Hydrogen-bonded double strands: Crystal structure and spectroscopic properties of a 2,2′-dipyrryl ketone

The synthesis, crystal structure determination, conformational analysis, and spectroscopic properties of 3,3′-diethyl-4,4′-dimethyl-2,2′-dipyrryl ketone (1) are reported. The dipyrryl ketone is a model for the dipyrrole core of 10-oxobilirubin, a presumed metabolite in alternate pathways of excretion of the yellow pigment of jaundice, bilirubin.

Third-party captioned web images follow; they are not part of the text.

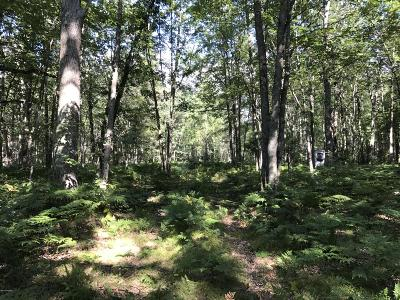Benzie County, Charlevoix County, Clare County, Emmet County, Grand Traverse County, Kalkaska County, Lake County, Leelanau County, Manistee County, Mason County, Missaukee County, Osceola County, Roscommon County, Wexford County Residential Lots & Land For Sale: Warfield Road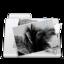 64x64 of Images Folder stripes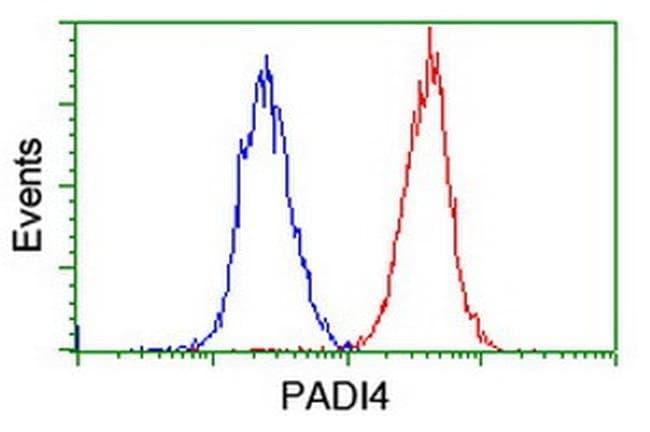 PADI4 Mouse anti-Human, Clone: OTI5B7, liquid, TrueMAB  100 µL; Unconjugated
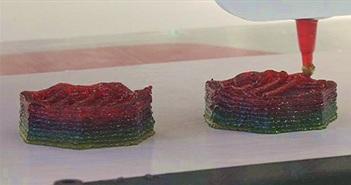 Sản xuất thực phẩm chức năng theo đơn nhờ công nghệ In 3D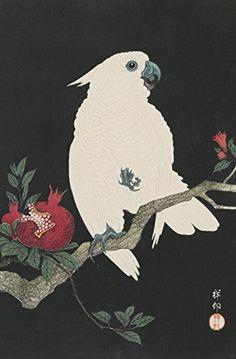 "Japanese Art Print ""Pomegranate and Parrot (Zakuro ni Omu)"" by Ohara Koson. Shin Hanga and Art Reproductions http://www.amazon.com/dp/B016W1N0G6/ref=cm_sw_r_pi_dp_Tuctwb18ZEH26"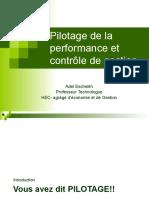 1- Pilotage et management de la performance
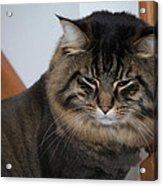 Cat Nap Time Acrylic Print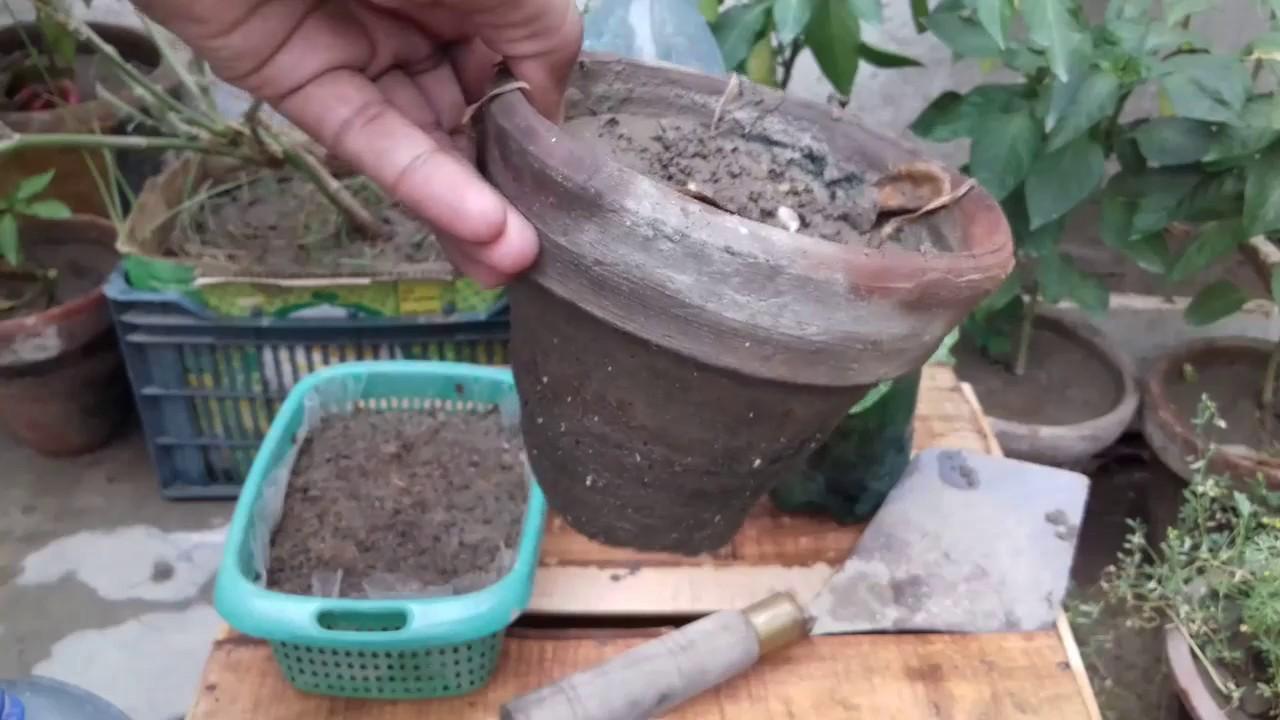 Easy start Vegetable Garden and kitchen gardening Tip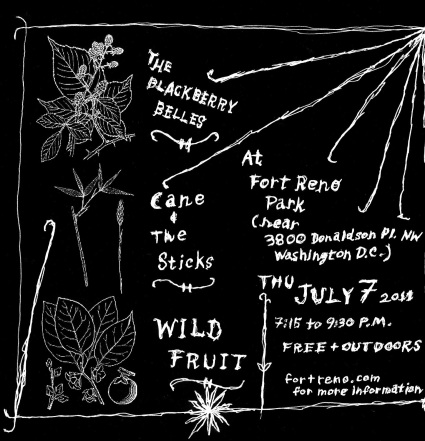 2 Wild Fruit 7 July 2011 flyer
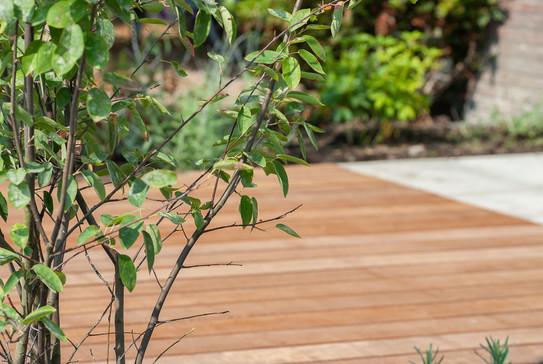 moderne-tuin-8.jpg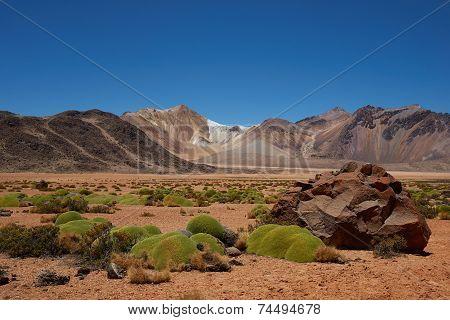 Cushion Plants in the Atacama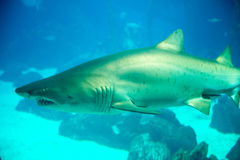 Shark from the Lisbon Oceanarium main tank Stock Image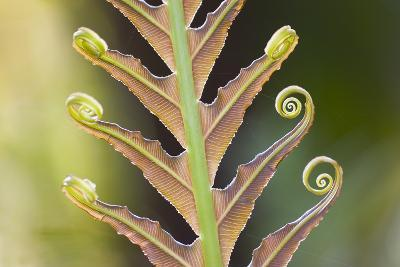 Close-Up of a Giant Fern on a Sunny Morning in Brazil Frond, Fiddlehead-ArtmannWitte-Photographic Print
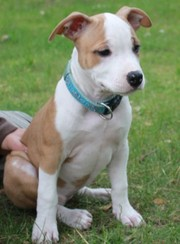 Puppies American Staffordshire terera.Geneticheski net of ataxia.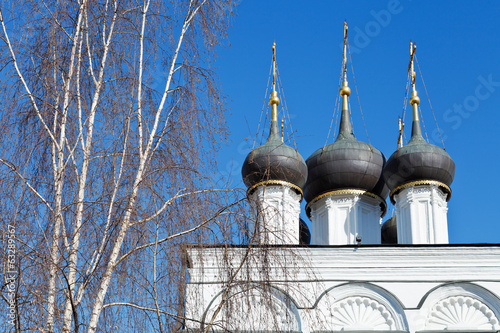 white birch and white walls of russian church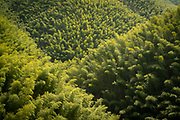 Scenic landscape with view of a green bamboo forest, Mukeng Bamboo Forest, Huangshan City, Anhui Province, China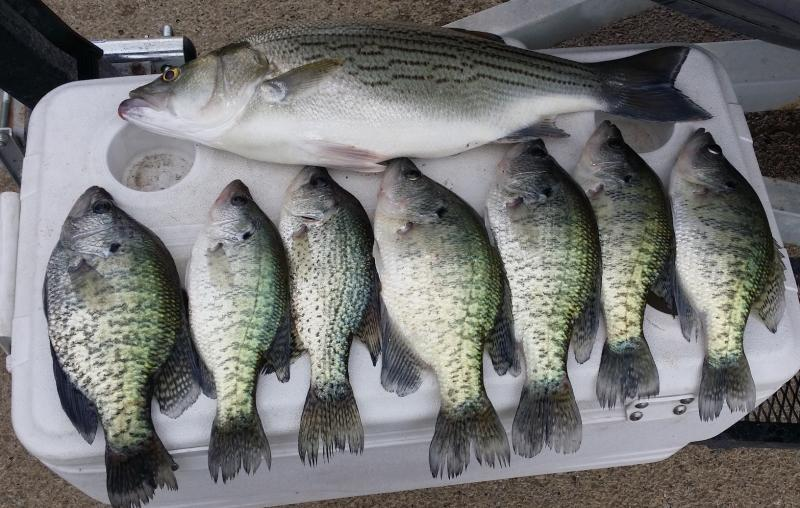 Lewisville 5 15 16 crappie fishing texas fishing forum for Crappie fishing texas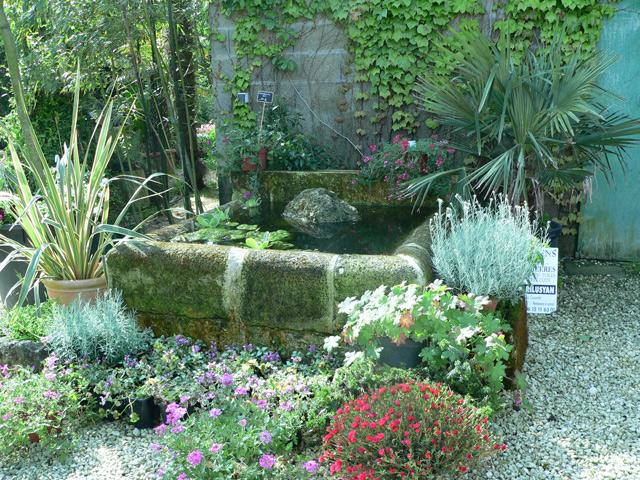 St Phane Guillot P Pini Res Cr Ation De Jardins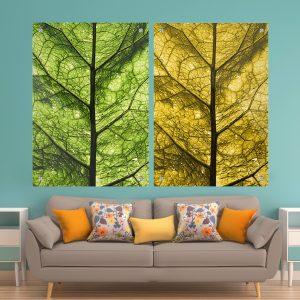 זוג תמונות זכוכית - תקריב עלים לעיצוב הבית על קיר בסלון
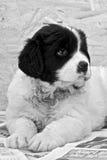 Filhote de cachorro masculino muito novo de Landseer ECT - preto e branco Fotografia de Stock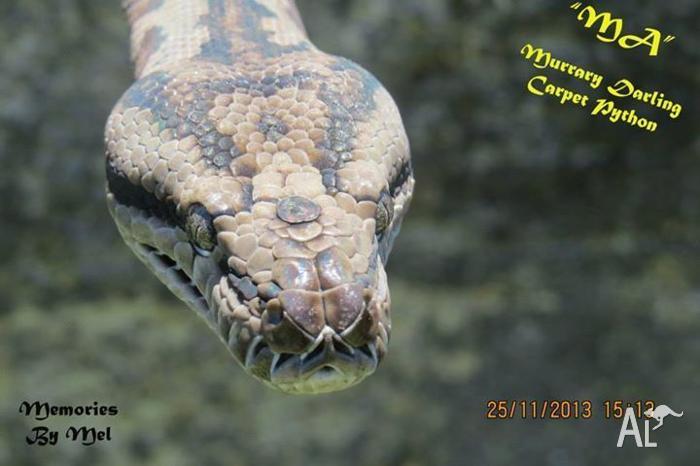 Murray Darlings Pythons Breeding Pair Mount Gambier SA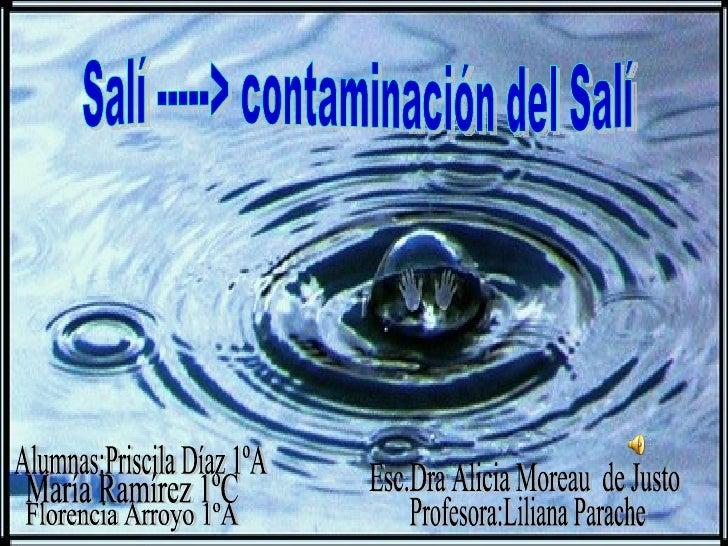 Salí -----> contaminación del Salí María Ramírez 1ºC Alumnas:Priscila Díaz 1ºA Florencia Arroyo 1ºA Profesora:Liliana Para...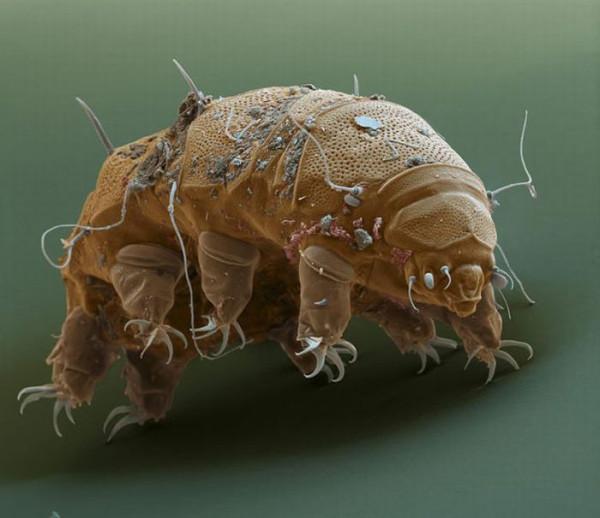 tardigrades_03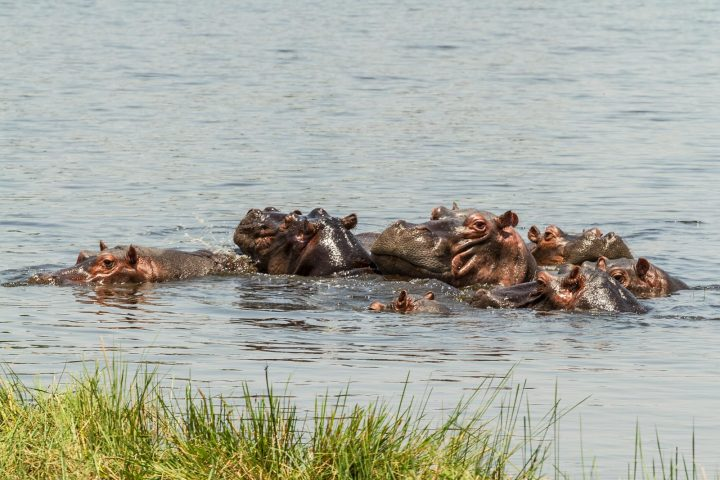 Hippos im Mahango Nationalpark - Namibi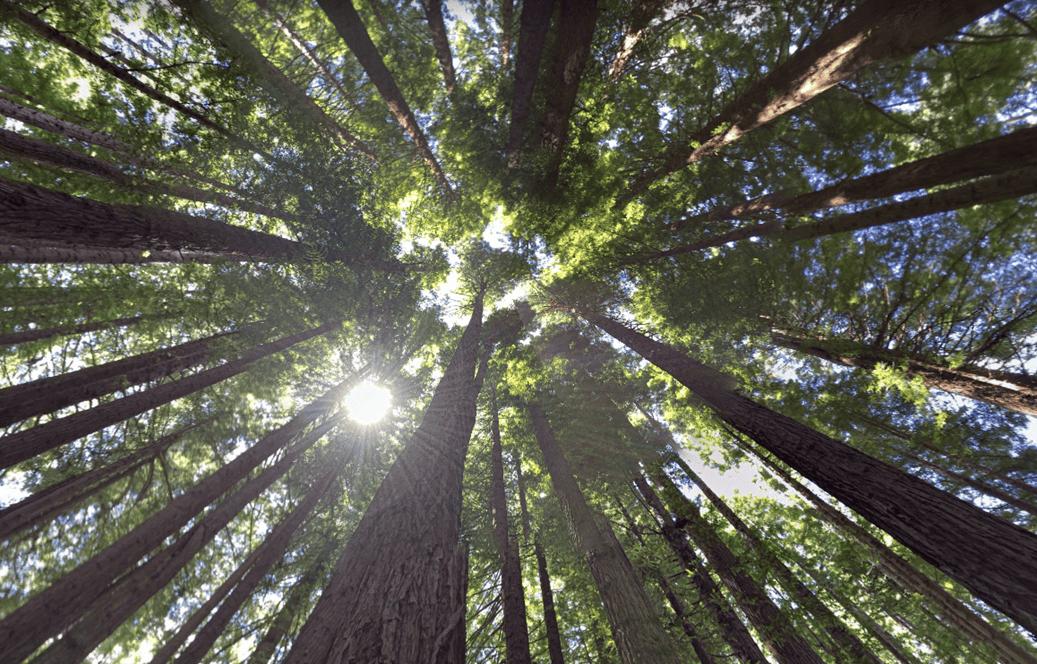 Californian Redwoods.png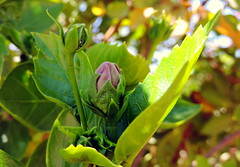 Waiting (Khaled M. K. HEGAZY) Tags: nikon coolpix p520 rassedr egypt nature outdoor closeup macro hibiscus plant flower bud tree leaf leaves foliage green yellow white violet purple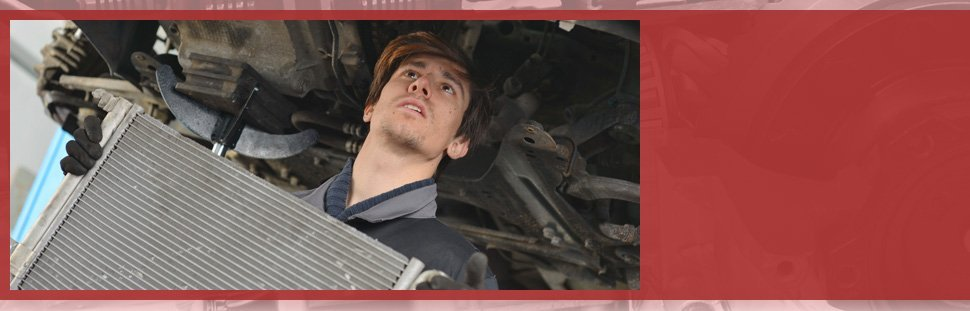 Mechanic holding the car's radiator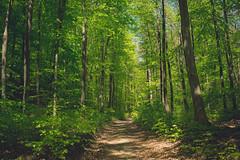 KRIS9200 (Chris.Heart) Tags: hiking túra okt hungary forest nature természet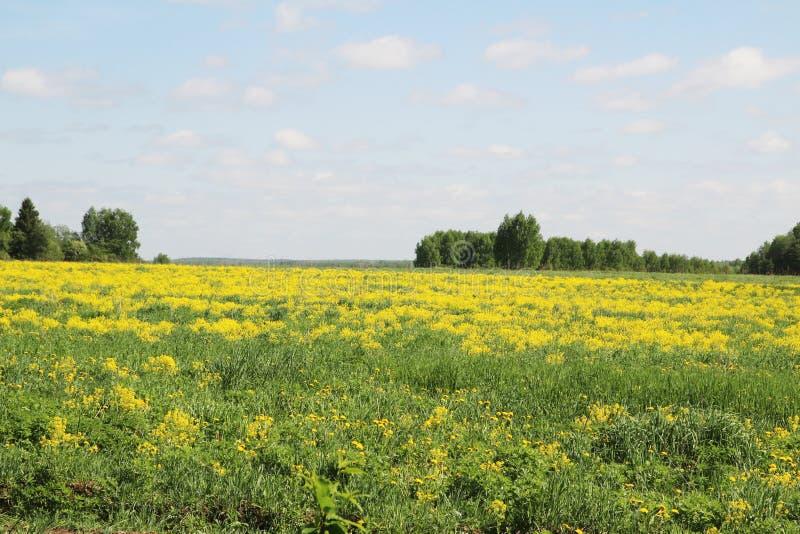 Campo da colza na região de Kostroma, Rússia foto de stock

In the crystal, 1 adopts a helical conformation, with a molecule of one helicity being hydrogen-bonded to two molecules of the opposite helicity. Thus, 1 self-assembles via hydrogen bonding into supramolecular double-stranded arrays, where molecules of the same helicity comprise one strand and are paired through hydrogen bonding to molecules of opposite helicity in the second strand. In the observed molecular conformation each pyrrole ring and adjacent carbonyl group are rotated into an sc conformation (torsion angle ∼ 29°), with each N-H pointing in the same direction as the C=O. Molecular mechanics/dynamics calculations predict the sc,sc conformation, absent hydrogen bonding, to be the most stable, but only by a few tenths of a kj/mol. In CHCl₃, 1 is monomeric according to vapor pressure osmometry studies (MW_obs = 251 ± 10 vs. MW_calc = 244). ¹H NMR NH chemical shifts in CDCl₃ suggest a predominantly anti orientation of the C = O and pyrrole NHs, which is opposite to the orientation observed in the crystal.